# [Assigned task]
Leave the pictures out while you restate every entry below word for word.
***** Data for this task
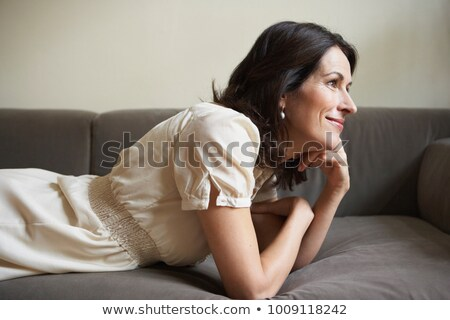 lying woman with brown hair side view stock photo © paha_l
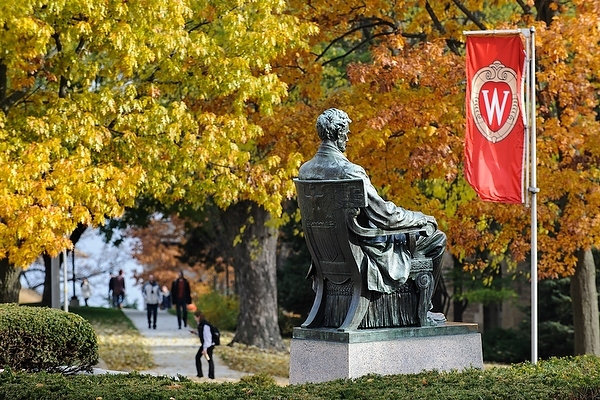 "The Abraham Lincoln statue remains sentinel to the changing seasons on Bascom Hill at the University of Wisconsin-Madison as the tree foliage continues to change colors during autumn on Nov. 8, 2013. In the background, pedestrians walk past one of the ""W"" crest banners on Bascom Hill. (Photo by Jeff Miller/UW-Madison)"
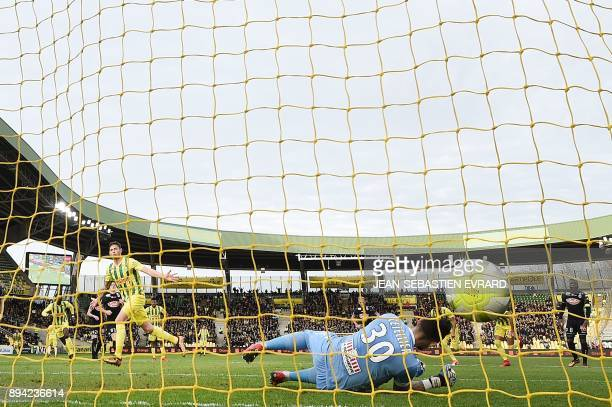 Nantes' Argentinian forward Emiliano Sala scores a penalty during the French L1 football match between Nantes and Angers at Beaujoire Stadium in...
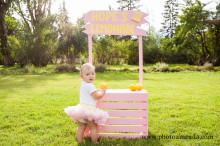 baby girl poses with her lemonade stand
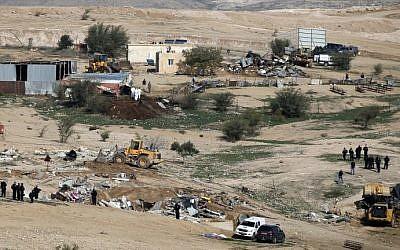 Israeli policemen stand guard as bulldozers demolish homes in the unrecognized Bedouin village of Umm al-Hiran in the Negev desert, on January 18, 2017. (AFP Photo/Menahem Kahana)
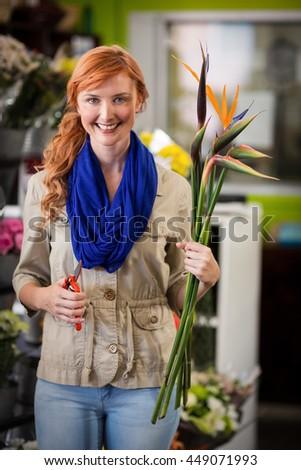 Portrait of smiling female florist trimming flower stem at flower shop - stock photo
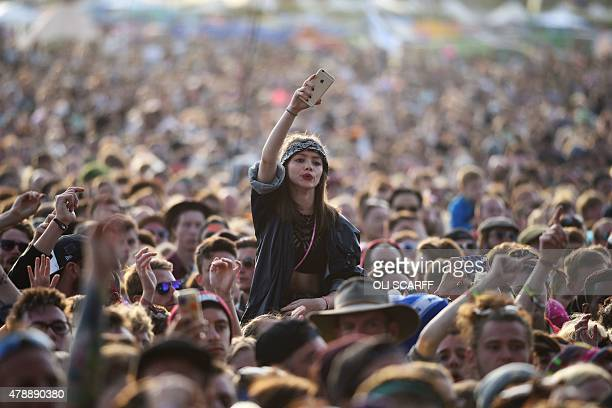 Revelers watch English band Jamie T perform on the Other Stage at the Glastonbury Festival of Music and Performing Arts on Worthy Farm near the...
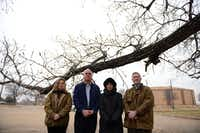 """Coppell residents (from left) Jennifer Holmes, David Bell, Diane Scalley and Patrick Brandt, members of the group """"Stop Kimball Village,"""" stand at the site of the proposed mixed-use building in Coppell. A proposal to build Kimbel Village, a mixed-use building featuring 23 condos and a pediatric office at Kimbel Kourt and Village Parkway, was denied by the Coppell Planning and Zoning Commission in November after a large crowd of residents spoke for several hours about safety, traffic and density concerns.ROSE BACA/neighborsgo staff photographer"""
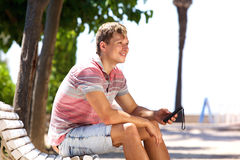 Smiling young man sitting outside with mobile phone Stock Photo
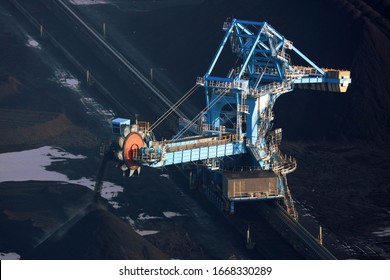 An aerial photograph of a huge coal transporter and bucket scoop at the coal storage area of Immingham docks in Lincolnshire. This image was taken from a helicopter on a winters day in 2016.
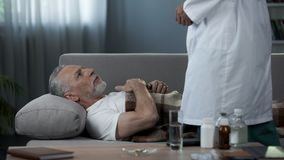 Grandfather lying on couch and complaining doctor of heart pain, healthcare. Stock footage royalty free stock photos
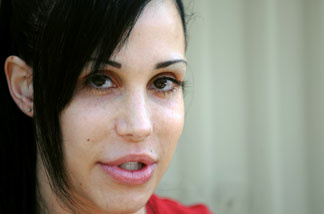 'Octomom' Nadya Suleman poses for photographers in front of her home in La Habra, California on May 19, 2010.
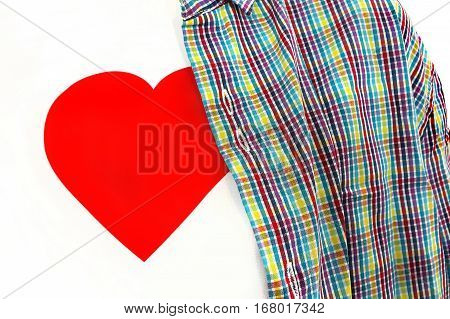 Closeup of T-shirt with a red heart on a white background under colorful checkered unbuttoned shirt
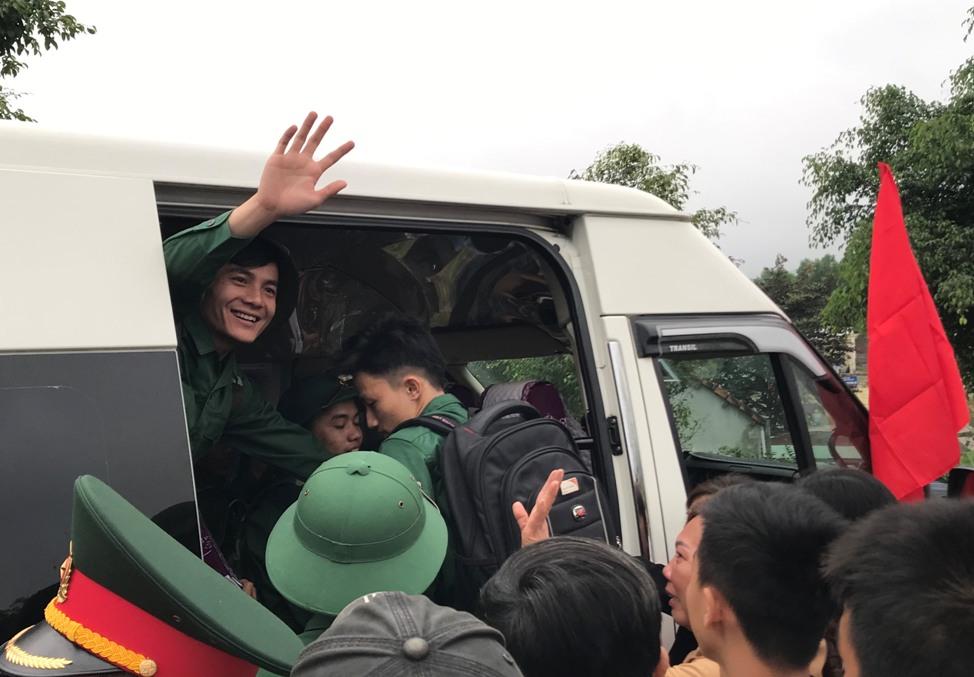 Thanh niên vẫy tay chào bạn bè, người thân lên đường. Ảnh: VA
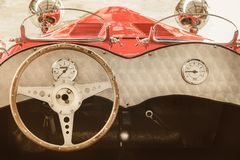 Interior of a classic kit car convertible. Retro styled image of the interior of a classic red kit car convertible Stock Image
**********
# [Result]
 lying woman with brown hair side view stock photo © paha_l
 "The Abraham Lincoln statue remains sentinel to the changing seasons on Bascom Hill at the University of Wisconsin-Madison as the tree foliage continues to change colors during autumn on Nov. 8, 2013. In the background, pedestrians walk past one of the ""W"" crest banners on Bascom Hill. (Photo by Jeff Miller/UW-Madison)"
 Nantes' Argentinian forward Emiliano Sala scores a penalty during the French L1 football match between Nantes and Angers at Beaujoire Stadium in...
 baby girl poses with her lemonade stand
 Israeli policemen stand guard as bulldozers demolish homes in the unrecognized Bedouin village of Umm al-Hiran in the Negev desert, on January 18, 2017. (AFP Photo/Menahem Kahana)
 Portrait of smiling female florist trimming flower stem at flower shop - stock photo
 Revelers watch English band Jamie T perform on the Other Stage at the Glastonbury Festival of Music and Performing Arts on Worthy Farm near the...
 """Coppell residents (from left) Jennifer Holmes, David Bell, Diane Scalley and Patrick Brandt, members of the group """"Stop Kimball Village,"""" stand at the site of the proposed mixed-use building in Coppell. A proposal to build Kimbel Village, a mixed-use building featuring 23 condos and a pediatric office at Kimbel Kourt and Village Parkway, was denied by the Coppell Planning and Zoning Commission in November after a large crowd of residents spoke for several hours about safety, traffic and density concerns.ROSE BACA/neighborsgo staff photographer"""
 Smiling young man sitting outside with mobile phone Stock Photo
 An aerial photograph of a huge coal transporter and bucket scoop at the coal storage area of Immingham docks in Lincolnshire. This image was taken from a helicopter on a winters day in 2016.
 Grandfather lying on couch and complaining doctor of heart pain, healthcare. Stock footage royalty free stock photos
 'Octomom' Nadya Suleman poses for photographers in front of her home in La Habra, California on May 19, 2010.
 Closeup of T-shirt with a red heart on a white background under colorful checkered unbuttoned shirt
 Thanh niên vẫy tay chào bạn bè, người thân lên đường. Ảnh: VA
 Interior of a classic kit car convertible. Retro styled image of the interior of a classic red kit car convertible Stock Image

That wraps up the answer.